Write out each record below exactly, but not the pictures.

-----

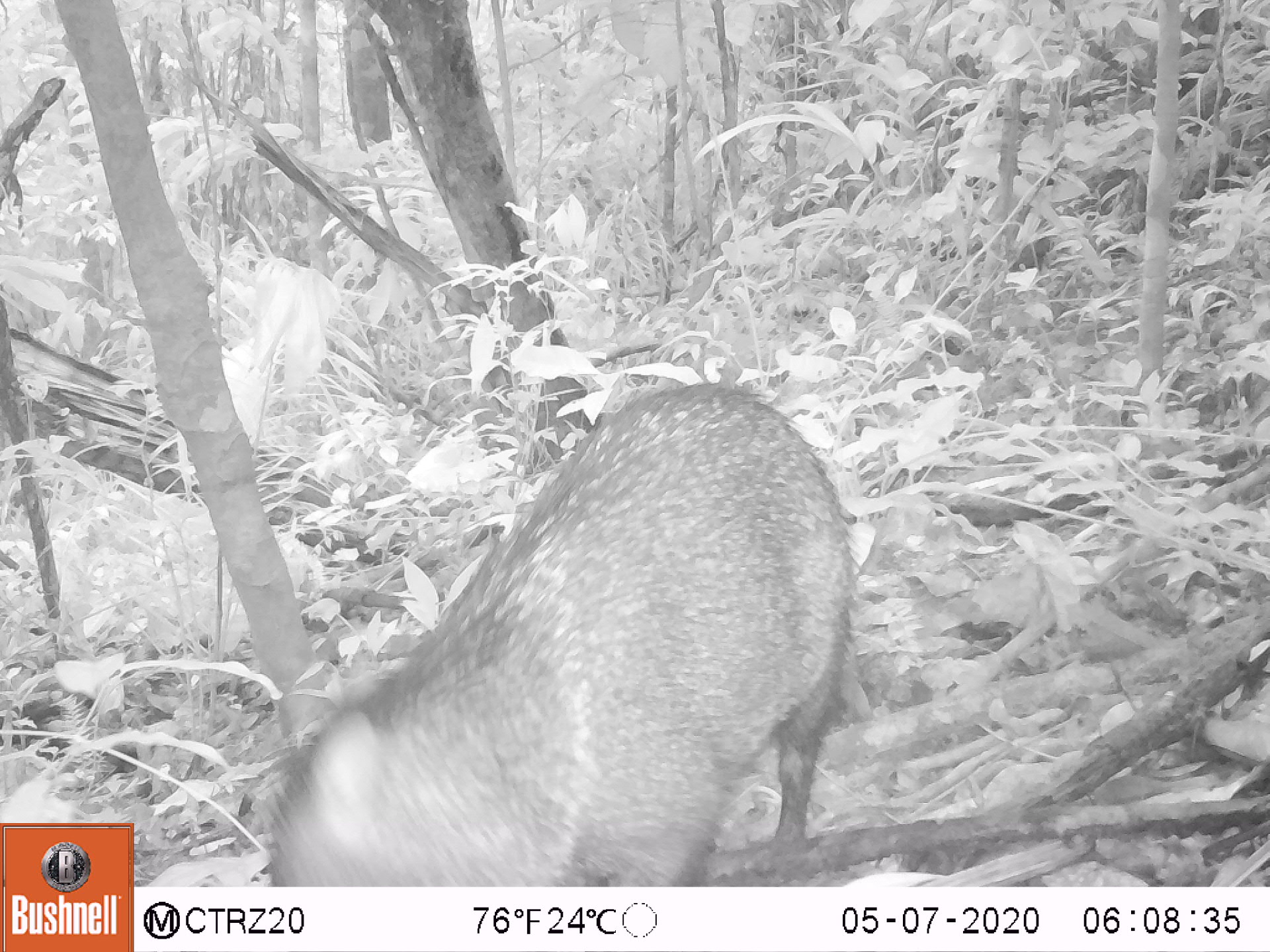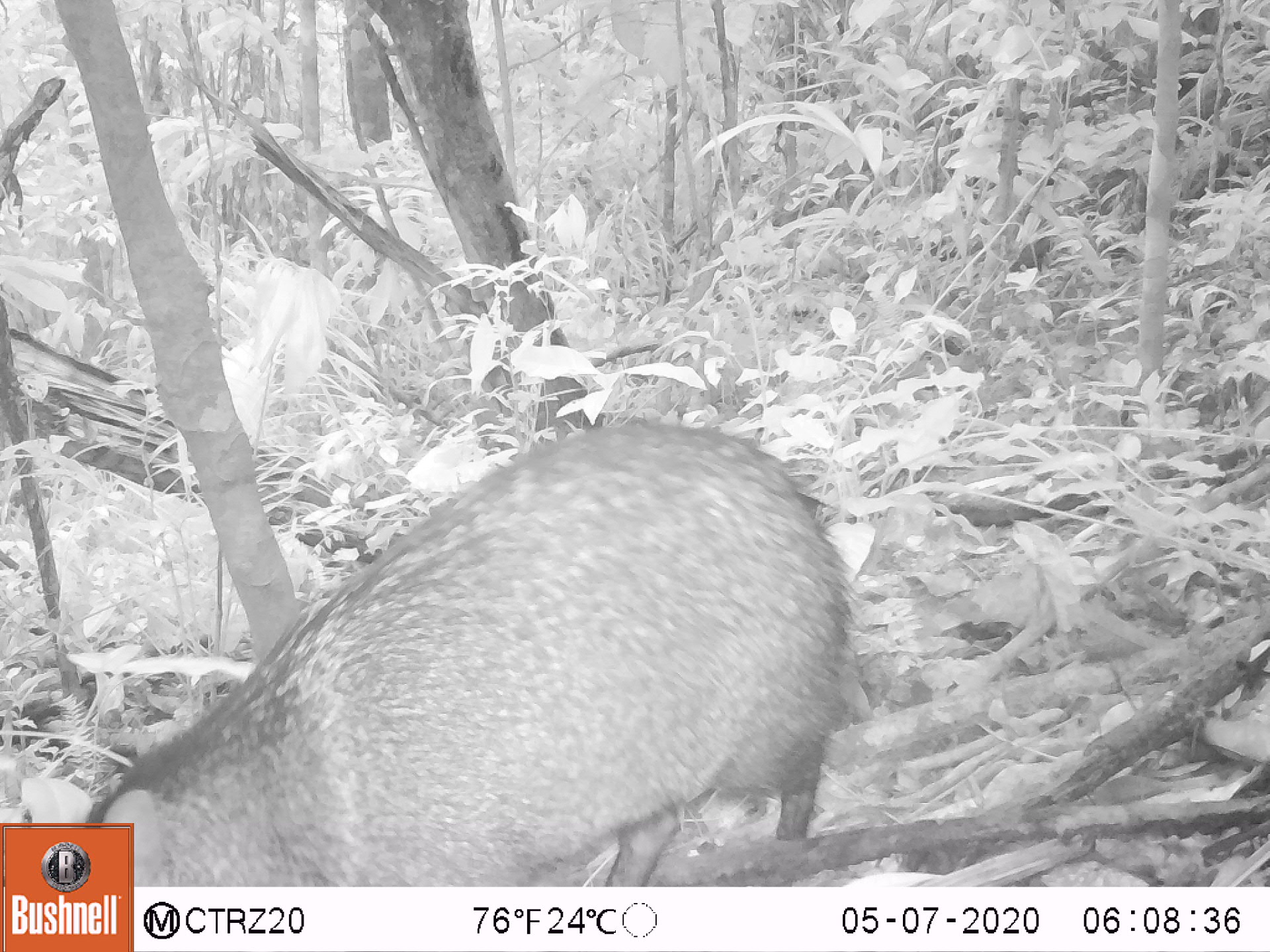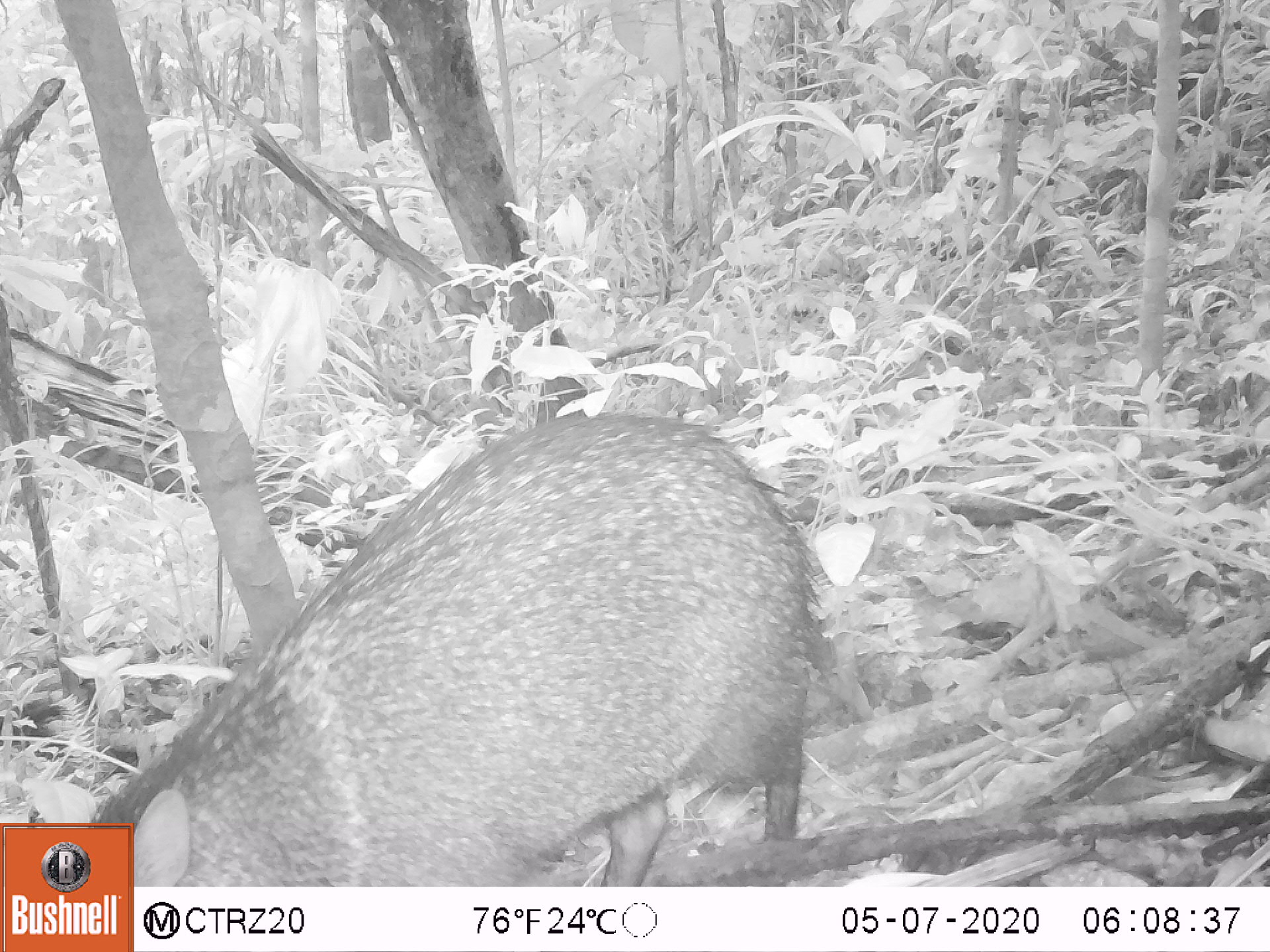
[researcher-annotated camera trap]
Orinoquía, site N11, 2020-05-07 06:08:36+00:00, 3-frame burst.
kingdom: Animalia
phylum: Chordata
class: Mammalia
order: Artiodactyla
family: Tayassuidae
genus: Pecari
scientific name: Pecari tajacu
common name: collared peccary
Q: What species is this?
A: Collared peccary (Pecari tajacu).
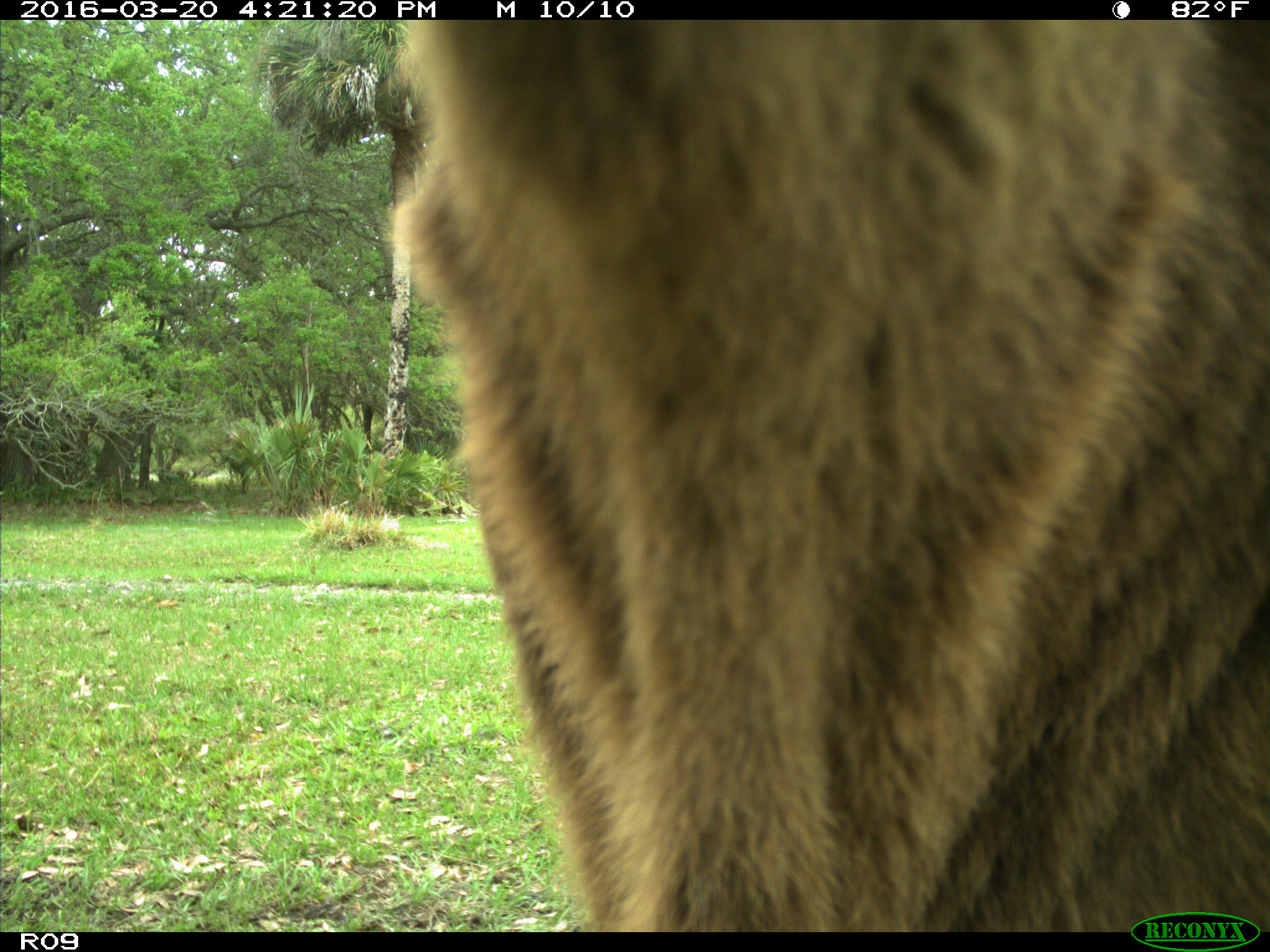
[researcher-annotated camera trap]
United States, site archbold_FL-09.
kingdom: Animalia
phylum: Chordata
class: Mammalia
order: Artiodactyla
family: Bovidae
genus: Bos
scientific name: Bos taurus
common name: domestic cow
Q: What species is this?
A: Bos taurus (domestic cow).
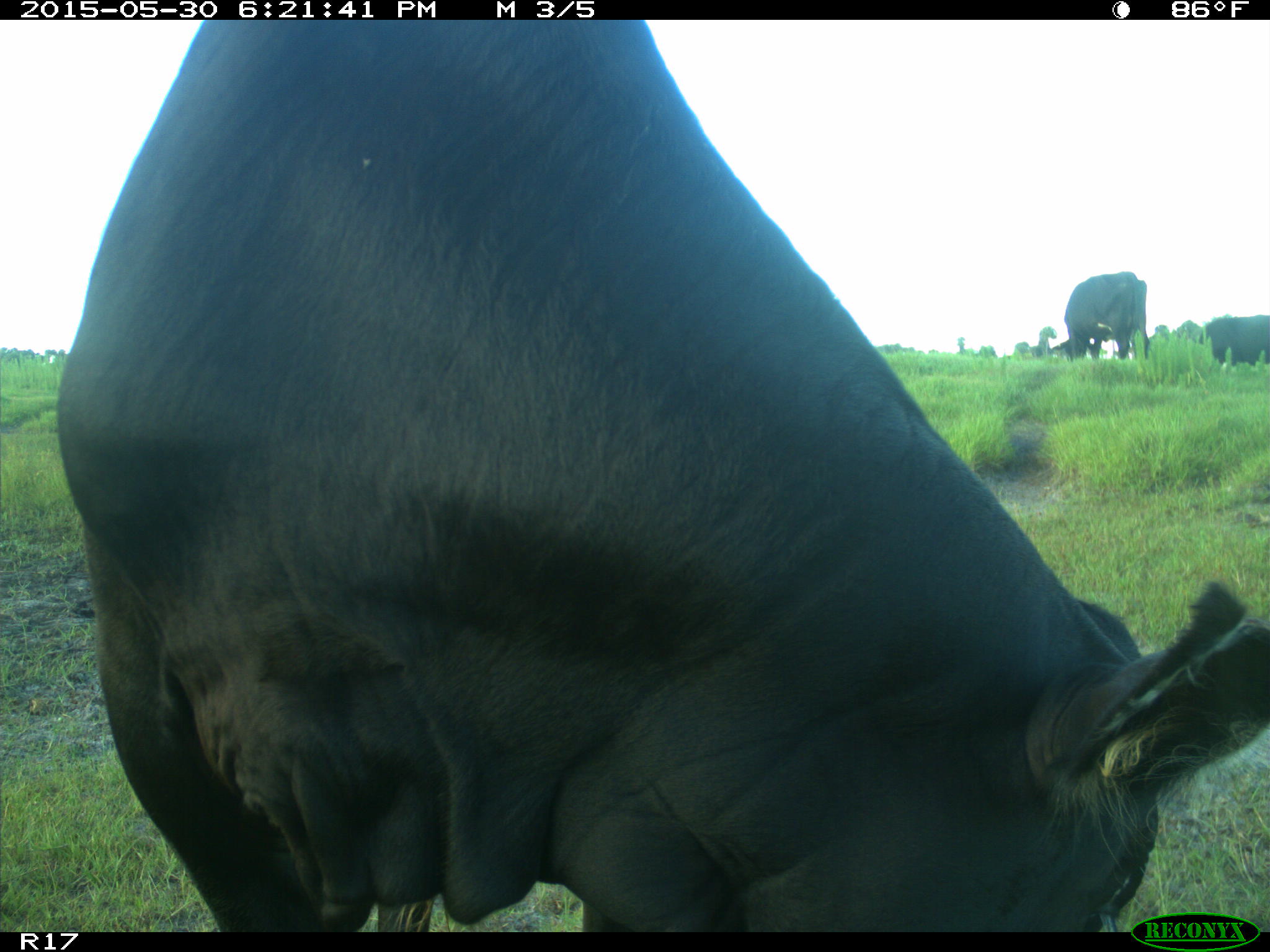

-----

- Written answer:
[researcher-annotated camera trap]
Orinoquía, site N11, 2020-05-07 06:08:36+00:00, 3-frame burst.
kingdom: Animalia
phylum: Chordata
class: Mammalia
order: Artiodactyla
family: Tayassuidae
genus: Pecari
scientific name: Pecari tajacu
common name: collared peccary
Q: What species is this?
A: Collared peccary (Pecari tajacu).
[researcher-annotated camera trap]
United States, site archbold_FL-09.
kingdom: Animalia
phylum: Chordata
class: Mammalia
order: Artiodactyla
family: Bovidae
genus: Bos
scientific name: Bos taurus
common name: domestic cow
Q: What species is this?
A: Bos taurus (domestic cow).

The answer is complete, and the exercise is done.